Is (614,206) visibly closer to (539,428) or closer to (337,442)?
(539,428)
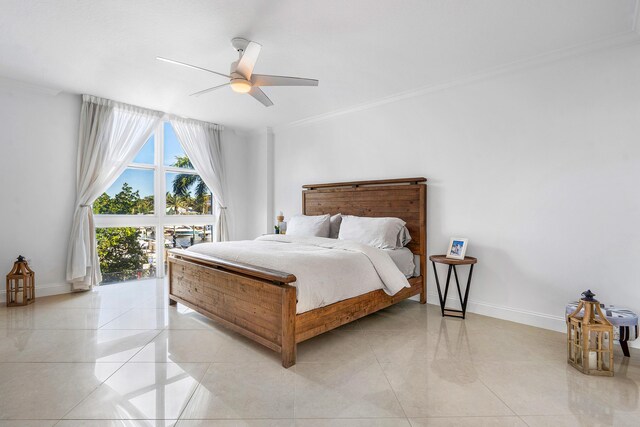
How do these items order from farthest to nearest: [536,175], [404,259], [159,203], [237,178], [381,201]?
[237,178]
[159,203]
[381,201]
[404,259]
[536,175]

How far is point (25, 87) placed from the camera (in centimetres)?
386

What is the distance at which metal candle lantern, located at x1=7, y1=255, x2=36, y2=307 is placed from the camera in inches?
142

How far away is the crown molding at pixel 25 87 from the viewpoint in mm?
3727

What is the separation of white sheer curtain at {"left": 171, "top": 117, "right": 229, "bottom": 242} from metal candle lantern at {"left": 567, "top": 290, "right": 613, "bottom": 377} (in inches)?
199

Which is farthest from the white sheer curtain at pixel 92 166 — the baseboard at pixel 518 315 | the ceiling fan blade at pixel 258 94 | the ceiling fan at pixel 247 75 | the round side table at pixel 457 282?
the baseboard at pixel 518 315

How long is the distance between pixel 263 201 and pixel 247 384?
4.14 metres

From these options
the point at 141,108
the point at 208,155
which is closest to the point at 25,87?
the point at 141,108

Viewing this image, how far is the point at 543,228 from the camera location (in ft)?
9.96

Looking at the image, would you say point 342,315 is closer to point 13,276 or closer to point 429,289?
point 429,289

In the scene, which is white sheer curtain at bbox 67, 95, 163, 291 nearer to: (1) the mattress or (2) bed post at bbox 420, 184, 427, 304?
(1) the mattress

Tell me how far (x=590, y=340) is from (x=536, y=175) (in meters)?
1.53

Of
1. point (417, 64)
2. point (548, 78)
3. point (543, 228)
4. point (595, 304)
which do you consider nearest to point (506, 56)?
point (548, 78)

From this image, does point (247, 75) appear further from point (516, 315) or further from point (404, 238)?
point (516, 315)

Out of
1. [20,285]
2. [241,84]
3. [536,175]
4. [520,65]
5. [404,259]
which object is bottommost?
[20,285]
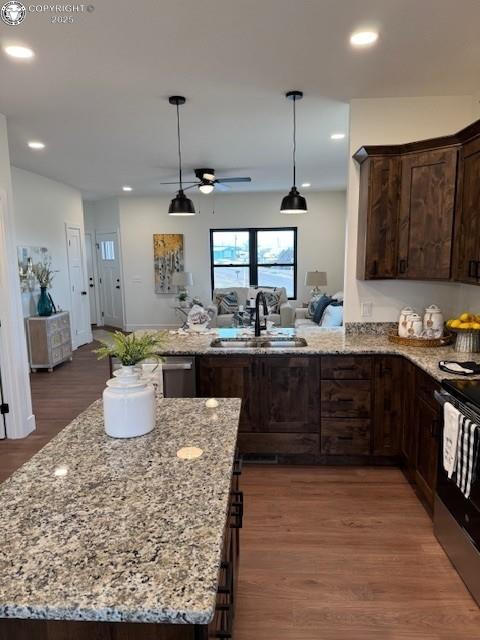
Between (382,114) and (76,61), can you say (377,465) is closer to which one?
(382,114)

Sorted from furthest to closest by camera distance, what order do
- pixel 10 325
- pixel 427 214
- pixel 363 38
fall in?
pixel 10 325 → pixel 427 214 → pixel 363 38

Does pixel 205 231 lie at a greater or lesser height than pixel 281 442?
greater

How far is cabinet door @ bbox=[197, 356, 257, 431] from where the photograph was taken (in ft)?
10.6

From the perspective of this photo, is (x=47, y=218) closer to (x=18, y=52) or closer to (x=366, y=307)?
(x=18, y=52)

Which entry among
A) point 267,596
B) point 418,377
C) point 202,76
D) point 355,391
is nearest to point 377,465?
point 355,391

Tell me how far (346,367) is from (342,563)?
134 centimetres

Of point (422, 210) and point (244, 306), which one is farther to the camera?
point (244, 306)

----------------

Problem to work on: Copy all of the rows above word for word, and leave the pictures out.

Full answer:
Is (614,206) visibly closer to (539,428) or closer to (337,442)?
(539,428)
How do these items order from farthest to nearest: [536,175], [404,259], [159,203], [237,178], [381,201]?
[237,178]
[159,203]
[381,201]
[404,259]
[536,175]

How far is point (25, 87) placed from the camera (in centimetres)?
386

What is the distance at which metal candle lantern, located at x1=7, y1=255, x2=36, y2=307 is placed from the camera in inches?
142

How far away is the crown molding at pixel 25 87 from the viewpoint in mm?
3727

What is the separation of white sheer curtain at {"left": 171, "top": 117, "right": 229, "bottom": 242} from metal candle lantern at {"left": 567, "top": 290, "right": 613, "bottom": 377} (in inches)?
199

Which is farthest from the white sheer curtain at pixel 92 166 — the baseboard at pixel 518 315 | the ceiling fan blade at pixel 258 94 | the ceiling fan at pixel 247 75 | the round side table at pixel 457 282?
the baseboard at pixel 518 315

How long is the distance between pixel 263 201 and pixel 247 384?
4.14 metres

From these options
the point at 141,108
the point at 208,155
which is closest to the point at 25,87?
the point at 141,108

Viewing this image, how far is the point at 543,228 from the camera location (in ft)?
9.96

Looking at the image, would you say point 342,315 is closer to point 13,276 or closer to point 429,289?
point 429,289

In the scene, which is white sheer curtain at bbox 67, 95, 163, 291 nearer to: (1) the mattress or (2) bed post at bbox 420, 184, 427, 304?
(1) the mattress

Tell me how far (x=590, y=340) is from (x=536, y=175) (in meters)?
1.53

Of
1. point (417, 64)
2. point (548, 78)
3. point (543, 228)
4. point (595, 304)
which do you consider nearest to point (506, 56)?
point (548, 78)

From this image, does point (247, 75) appear further from point (516, 315) or further from point (404, 238)?
point (516, 315)

Out of
1. [20,285]
2. [241,84]
3. [536,175]
4. [520,65]
5. [404,259]
which object is bottommost?
[20,285]
Between (382,114) and (76,61), can you say (377,465) is closer to which one?
(382,114)

Sorted from furthest to closest by camera distance, what order do
- pixel 10 325
- pixel 427 214
- pixel 363 38
fall in?
pixel 10 325 → pixel 427 214 → pixel 363 38

Does pixel 205 231 lie at a greater or lesser height than pixel 281 442?
greater

How far is cabinet door @ bbox=[197, 356, 257, 431] from where the photograph was taken (in ft)?
10.6

From the perspective of this photo, is (x=47, y=218) closer to (x=18, y=52) or closer to (x=366, y=307)?
(x=18, y=52)

Which entry among
A) point 267,596
B) point 418,377
C) point 202,76
D) point 355,391
is nearest to point 377,465?
point 355,391

Tell me how far (346,367) is from (342,563)?
134 centimetres

Of point (422, 210) and point (244, 306), which one is farther to the camera?
point (244, 306)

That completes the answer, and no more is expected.